Your task. An exact copy is required of the lines from the one with "order: Perissodactyla" through the last line of the material below, and of nothing else.

Data provided.

⁂

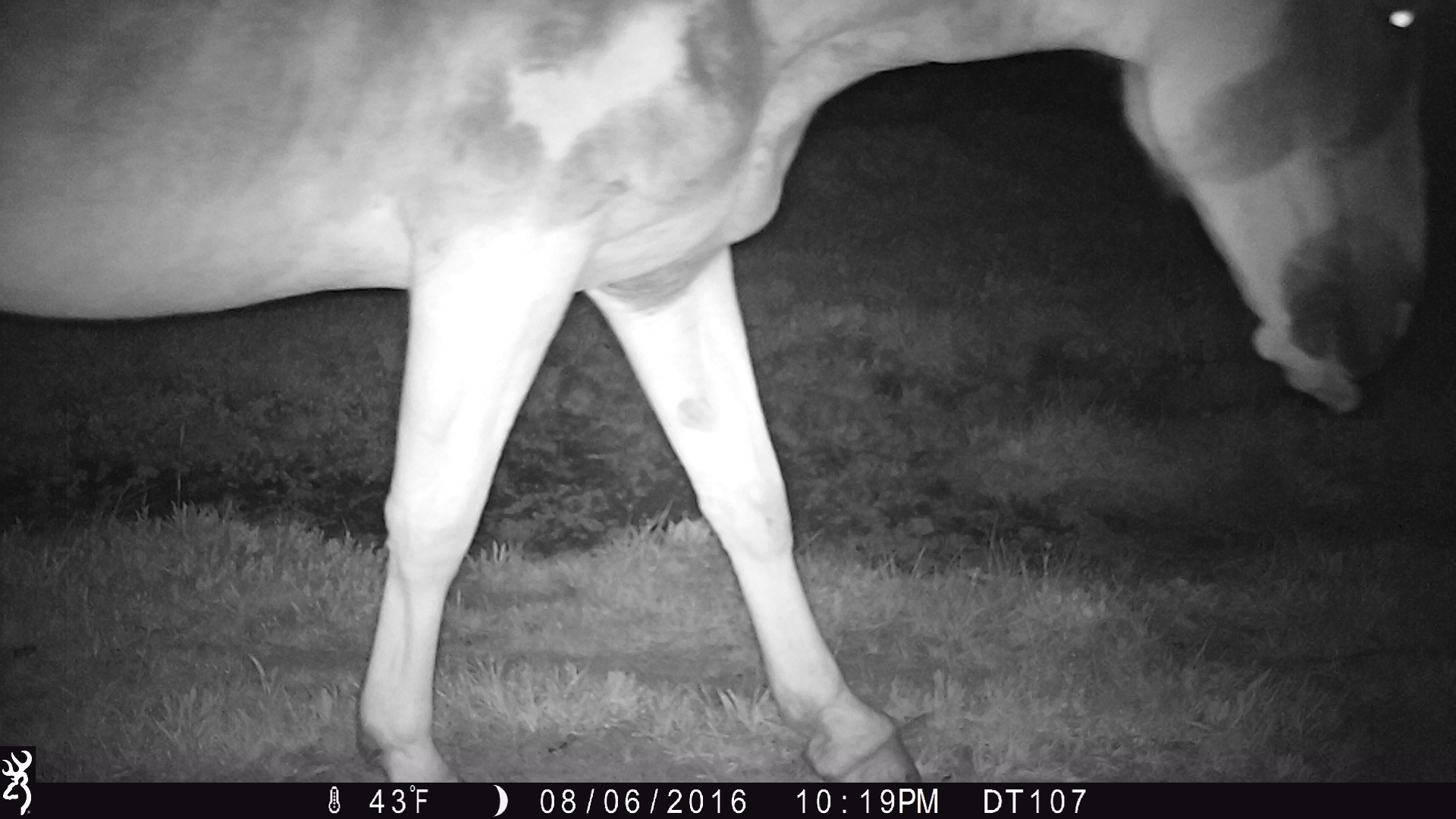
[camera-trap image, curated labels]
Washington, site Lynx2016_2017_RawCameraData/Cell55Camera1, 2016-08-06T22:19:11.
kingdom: Animalia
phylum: Chordata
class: Mammalia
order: Perissodactyla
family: Equidae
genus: Equus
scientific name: Equus caballus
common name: domestic horse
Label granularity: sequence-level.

⁂

Solution to the exercise.
order: Perissodactyla
family: Equidae
genus: Equus
scientific name: Equus caballus
common name: domestic horse
Label granularity: sequence-level.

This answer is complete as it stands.